The Snapper
- First edition
- Author: Roddy Doyle
- Language: English
- Series: The Barrytown Trilogy
- Genre: Fiction, comedy
- Publisher: Secker & Warburg
- Publication date: 1990
- Publication place: Ireland
- Media type: Print (hardback & paperback)
- Pages: 160
- ISBN: 0-436-20004-X
- Preceded by: The Commitments
- Followed by: The Van

= The Snapper (novel) =

Novel by Roddy Doyle

The Snapper (1990) is a novel by Irish writer Roddy Doyle and the second novel in The Barrytown Trilogy.

The plot revolves around unmarried Sharon Rabbitte's pregnancy, and the unexpected effects this has on her conservative, working-class Dublin family.

==Plot Summary==
When twenty-year-old Sharon informs her father, Jimmy Sr., and mother, Veronica, about her pregnancy, they aren't thrilled but do not display histrionics. Though they ask about the father's identity, Sharon does not tell them. Jimmy Sr. then invites Sharon out to the local pub for a drink.

Sharon's friends are as interested as her family in the father's identity, but she refuses to tell them. Instead, his identity becomes common knowledge when George Burgess, the father of Sharon's friend, Yvonne, leaves his wife and claims to feel torn between her and Sharon: George is the father, the pair have had a sexual encounter while drunk. Sharon briefly questions if the encounter was sexual assault, an interpretation that has found traction among readers. Sharon tells everyone that the father was a Spanish sailor, to avoid the embarrassment and the shame of everybody knowing. However, most of the town believes the truth. She is often criticized and made fun of because of Burgess being the father. Yvonne Burgess shuns her. Jackie, another of Sharon's friends, stands by her, which rekindles their formerly close relationship. The incident temporarily fractures Sharon's relationship with her father and causes her to quit her job as a shelf stacker. Eventually, Burgess returns to his family. Sharon gives birth to a baby girl and considers naming her Georgina.

==Reception==
The Snapper was published in 1990, before the release of The Commitments movie but after the news that it was being made and frequent coverage and discussion of the film shoot in the Irish media. As such, it was released to significantly more hype and expectation than Doyle's debut. An extract of the novel was published in the Sunday Independent prior to its release. Writing for the Sunday Tribune, Peter Sheridan remarked that "Doyle has an extraordinary comic touch - not since I first delved into Flann O'Brien have I so consistently laughed out loud while reading a book". Kirkus Reviews praised the novel, referring to it as "...warm, frank, and very funny account of family life and pregnancy".
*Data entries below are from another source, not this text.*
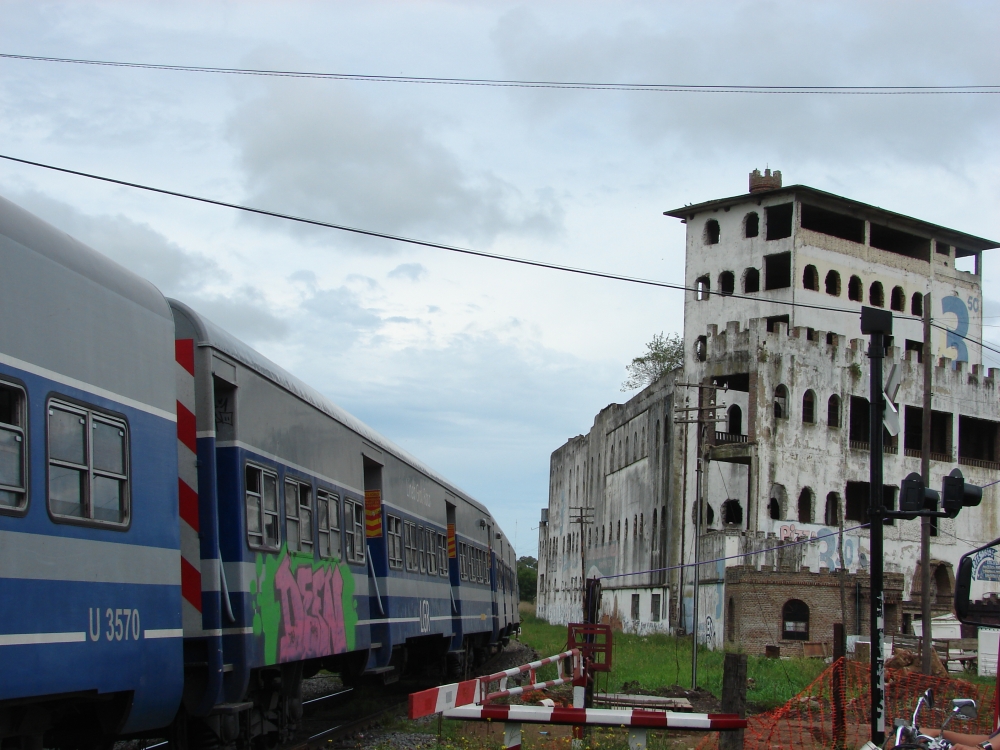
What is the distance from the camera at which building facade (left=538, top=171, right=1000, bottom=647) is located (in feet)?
150

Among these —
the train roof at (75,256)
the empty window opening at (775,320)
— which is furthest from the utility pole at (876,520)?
the empty window opening at (775,320)

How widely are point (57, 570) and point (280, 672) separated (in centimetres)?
469

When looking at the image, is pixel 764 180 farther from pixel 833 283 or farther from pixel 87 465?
pixel 87 465

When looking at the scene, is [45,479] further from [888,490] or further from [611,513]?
[611,513]

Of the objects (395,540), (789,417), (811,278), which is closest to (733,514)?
(789,417)

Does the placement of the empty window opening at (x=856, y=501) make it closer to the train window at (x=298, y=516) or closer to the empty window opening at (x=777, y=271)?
the empty window opening at (x=777, y=271)

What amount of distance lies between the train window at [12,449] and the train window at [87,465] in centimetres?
29

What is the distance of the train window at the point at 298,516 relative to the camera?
36.0 feet

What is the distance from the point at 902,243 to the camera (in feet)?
195

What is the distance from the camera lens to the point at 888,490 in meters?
49.9


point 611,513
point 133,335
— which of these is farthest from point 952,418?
point 133,335

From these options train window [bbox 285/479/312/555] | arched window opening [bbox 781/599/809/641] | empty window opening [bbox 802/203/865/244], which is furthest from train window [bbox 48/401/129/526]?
empty window opening [bbox 802/203/865/244]

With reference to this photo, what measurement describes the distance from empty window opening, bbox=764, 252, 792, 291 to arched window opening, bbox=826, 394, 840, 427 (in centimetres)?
659

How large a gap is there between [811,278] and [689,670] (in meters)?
27.9
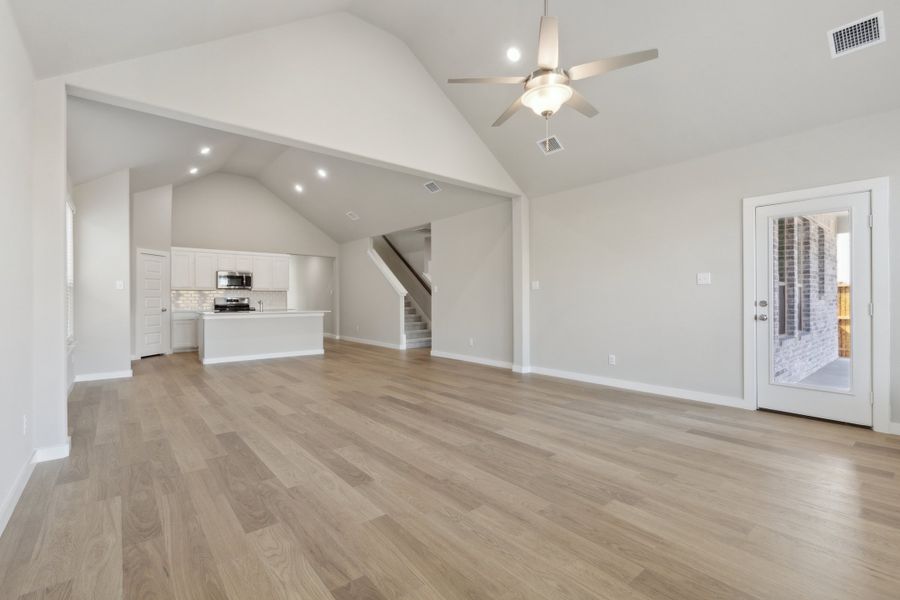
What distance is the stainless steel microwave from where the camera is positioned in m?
9.48

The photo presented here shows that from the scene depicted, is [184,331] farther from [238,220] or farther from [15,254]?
[15,254]

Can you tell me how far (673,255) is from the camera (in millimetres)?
4648

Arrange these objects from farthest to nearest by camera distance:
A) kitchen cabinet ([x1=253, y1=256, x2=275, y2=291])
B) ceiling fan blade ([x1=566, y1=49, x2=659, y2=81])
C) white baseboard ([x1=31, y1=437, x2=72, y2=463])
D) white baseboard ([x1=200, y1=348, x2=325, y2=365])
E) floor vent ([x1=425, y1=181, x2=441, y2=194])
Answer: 1. kitchen cabinet ([x1=253, y1=256, x2=275, y2=291])
2. white baseboard ([x1=200, y1=348, x2=325, y2=365])
3. floor vent ([x1=425, y1=181, x2=441, y2=194])
4. white baseboard ([x1=31, y1=437, x2=72, y2=463])
5. ceiling fan blade ([x1=566, y1=49, x2=659, y2=81])

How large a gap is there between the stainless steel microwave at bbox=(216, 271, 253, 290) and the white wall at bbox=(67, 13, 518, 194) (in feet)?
21.3

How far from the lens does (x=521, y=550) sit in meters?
1.84

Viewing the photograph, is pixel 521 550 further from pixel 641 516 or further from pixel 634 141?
pixel 634 141

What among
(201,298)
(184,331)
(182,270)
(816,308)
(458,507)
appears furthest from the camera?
(201,298)

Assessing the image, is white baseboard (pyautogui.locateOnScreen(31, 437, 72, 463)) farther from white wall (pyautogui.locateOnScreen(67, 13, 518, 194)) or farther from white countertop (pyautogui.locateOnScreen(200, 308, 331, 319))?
white countertop (pyautogui.locateOnScreen(200, 308, 331, 319))

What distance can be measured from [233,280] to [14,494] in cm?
802

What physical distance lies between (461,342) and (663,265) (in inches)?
151

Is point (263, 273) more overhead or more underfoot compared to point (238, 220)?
more underfoot

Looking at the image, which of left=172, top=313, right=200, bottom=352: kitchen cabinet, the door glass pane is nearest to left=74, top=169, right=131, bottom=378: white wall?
left=172, top=313, right=200, bottom=352: kitchen cabinet

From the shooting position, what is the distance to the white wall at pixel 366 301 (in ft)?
30.5

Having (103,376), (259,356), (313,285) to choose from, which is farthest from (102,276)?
(313,285)
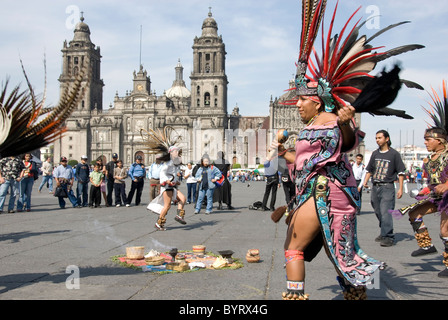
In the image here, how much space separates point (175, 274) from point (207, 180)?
26.8ft

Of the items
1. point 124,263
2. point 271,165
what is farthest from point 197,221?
point 124,263

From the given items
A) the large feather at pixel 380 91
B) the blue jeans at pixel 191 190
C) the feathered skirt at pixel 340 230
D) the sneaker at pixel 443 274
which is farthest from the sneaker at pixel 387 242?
the blue jeans at pixel 191 190

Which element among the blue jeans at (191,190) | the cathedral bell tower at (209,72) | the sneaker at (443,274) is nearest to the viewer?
the sneaker at (443,274)

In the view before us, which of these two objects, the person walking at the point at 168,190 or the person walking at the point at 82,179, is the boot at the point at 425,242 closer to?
the person walking at the point at 168,190

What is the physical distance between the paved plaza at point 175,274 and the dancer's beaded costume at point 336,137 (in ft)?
2.11

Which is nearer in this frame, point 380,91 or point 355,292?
point 380,91

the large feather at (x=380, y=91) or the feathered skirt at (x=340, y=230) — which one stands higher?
the large feather at (x=380, y=91)

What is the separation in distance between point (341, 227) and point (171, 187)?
6.14 meters

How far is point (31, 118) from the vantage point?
410 cm

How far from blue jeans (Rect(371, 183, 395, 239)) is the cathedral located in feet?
226

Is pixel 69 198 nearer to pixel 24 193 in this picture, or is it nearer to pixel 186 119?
pixel 24 193

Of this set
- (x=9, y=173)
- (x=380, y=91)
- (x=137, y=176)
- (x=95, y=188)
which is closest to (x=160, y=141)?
(x=9, y=173)

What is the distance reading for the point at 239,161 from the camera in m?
79.8

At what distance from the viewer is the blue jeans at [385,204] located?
7367 mm
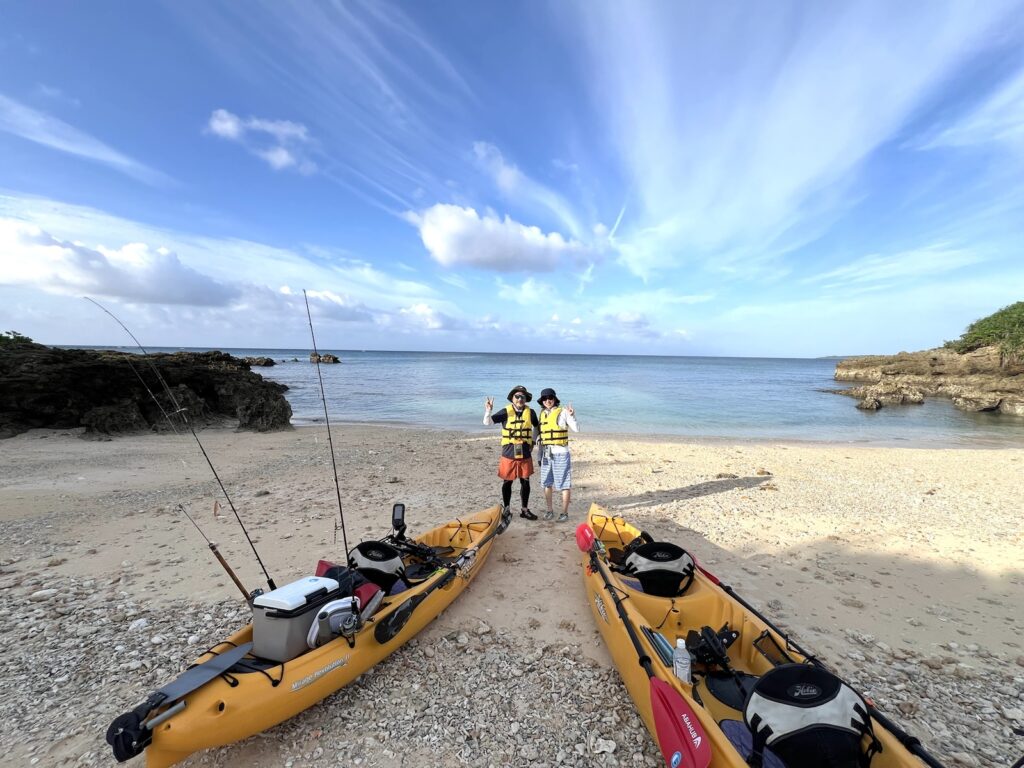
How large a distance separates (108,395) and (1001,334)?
67086mm

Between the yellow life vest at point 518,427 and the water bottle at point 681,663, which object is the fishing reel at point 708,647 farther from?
the yellow life vest at point 518,427

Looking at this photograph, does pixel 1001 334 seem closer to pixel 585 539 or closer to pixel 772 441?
pixel 772 441

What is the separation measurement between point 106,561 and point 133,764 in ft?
14.8

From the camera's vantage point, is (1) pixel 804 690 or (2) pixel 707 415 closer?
(1) pixel 804 690

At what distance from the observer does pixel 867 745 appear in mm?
2611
In a review for the Irish Independent, Sean McMahon wrote "what is different about this novel and one written even ten years ago is that church and clergy are non-existent. Religion plays no significant part".

==Adaptations==
The Snapper was made into a film directed by Stephen Frears and starring Tina Kellegher and Colm Meaney. The film changes the family surname from 'Rabbitte' to 'Curley' due to issues with the rights.

A version for stage premiered to acclaim at Dublin's Gate Theatre in 2018. The stage show was directed by Róisín McBrinn and revived in 2019.

BBC radio broadcast a reading of the entire Barrytown Trilogy in 2013, performed by Jim Sheridan.

== Legacy ==
The book and film of The Snapper are extremely well known in Ireland. In particular the film is shown regularly on television.

Both the film and the book have been reappraised in the wake of the MeToo movement and cancel culture, particularly with regard to how consent is addressed in the texts. Sharon's unplanned pregnancy and her poor memory of the night she got pregnant are central to the book and its comedy, and the significance of whether her encounter with Burgess was consensual or not is critical to the reader's understanding of the book. It is generally held that the film plays this more ambiguously than the book; in the novel she wonders if what happened to her counts as rape. Concerns of this nature about the book were raised at the time by female journalists such as Nuala O'Faolain and Mary Carr.

In 2021, Doyle stated in an interview that he would have dealt with this topic differently now, stating "so much has changed since 1986, when I started writing The Snapper... the legislation on rape is clearer today. As the writer [if I wrote it today], I’d make sure that the sex was consensual, that it wasn’t open to doubt. The novel is about a woman taking ownership of her own story; that wouldn't change". In the same interview he added that Sharon wouldn't have stated that "abortion is murder" so bluntly if it was set today.